Paul Schrader: ‘Emily the Criminal’ Seemed Like ‘Emily in Paris’
“When I sobered up enough to realize they were two different movies, I watched,” the Oscar nominee explained.
Holy shit, “Emily the Criminal” has been mistaken for another project, this time courtesy of Paul Schrader.
The Oscar-nominated filmmaker shared on Facebook that he was waiting to watch the indie thriller starring Aubrey Plaza after assuming he was hooked up to the Netflix series ‘Emily in Paris’. The viral series directed by Lily Collins returned for a third season on December 21, while the film “Emily the Criminal” is also streaming on the platform.
“I didn’t notice ‘Emily the Criminal’ because I confused it with ‘Emily in Paris’. So it slipped away,” Schrader wrote. were two different movies I watched. What an impressive first feature film! Assertive, smart, constantly pushing the narrative. Writer/director John Patton Ford is the real jones.
The “Master Gardener” director continued, “So I read some of the interviews he gave. Also impressive.
Plaza posted Schrader’s caption on Instagram Stories, adding, “Still streaming on Netflix!”
‘Shaun of the Dead’ director Edgar Wright mixed up ‘Emily the Criminal’ earlier this year with ‘Tomb Raider’, teasing Plaza that she looked like Lara Croft in the movie’s poster.
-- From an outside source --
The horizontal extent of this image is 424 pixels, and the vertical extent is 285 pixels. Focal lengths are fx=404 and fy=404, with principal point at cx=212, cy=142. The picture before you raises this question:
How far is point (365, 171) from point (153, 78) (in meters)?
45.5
Plaza’s cover story for MovieMaker magazine and her stern, tank-faced look is what led Wright to reach out.
“My friend Edgar Wright saw this and texted me and was like, ‘Oh my god, are you the new Lara Croft? Are you the new Tomb Raider?’ He’s the character from ‘Tomb Raider.’ And I was like, ‘No, Edgar. This is my movie, ‘Emily the Criminal,'” Plaza explained on “The Tonight Show With Jimmy Fallon.”
Plaza added, “And he honestly thought I was cast as the new ‘Tomb Raider.’ And then I looked and they’re playing that role right now. And I was like, ‘Well There you go. The new Tomb Raider, whatever.
Even Wright tweeted that it was “100% true” to believe Plaza was going to be Lara Croft.
“Emily the Criminal” premiered at the 2022 Sundance Film Festival. IndieWire’s Kate Erbland wrote in her review that Plaza’s performance as a credit card fraudster “goes into her darkest territory yet. , seamlessly blending the outlines of an “unlovable” character with his own personality.
Erbland wrote, “She has an edge, but damn it if you can’t back her up. The problem with Emily: no one has supported her for so long, and it’s high time she started doing it for herself.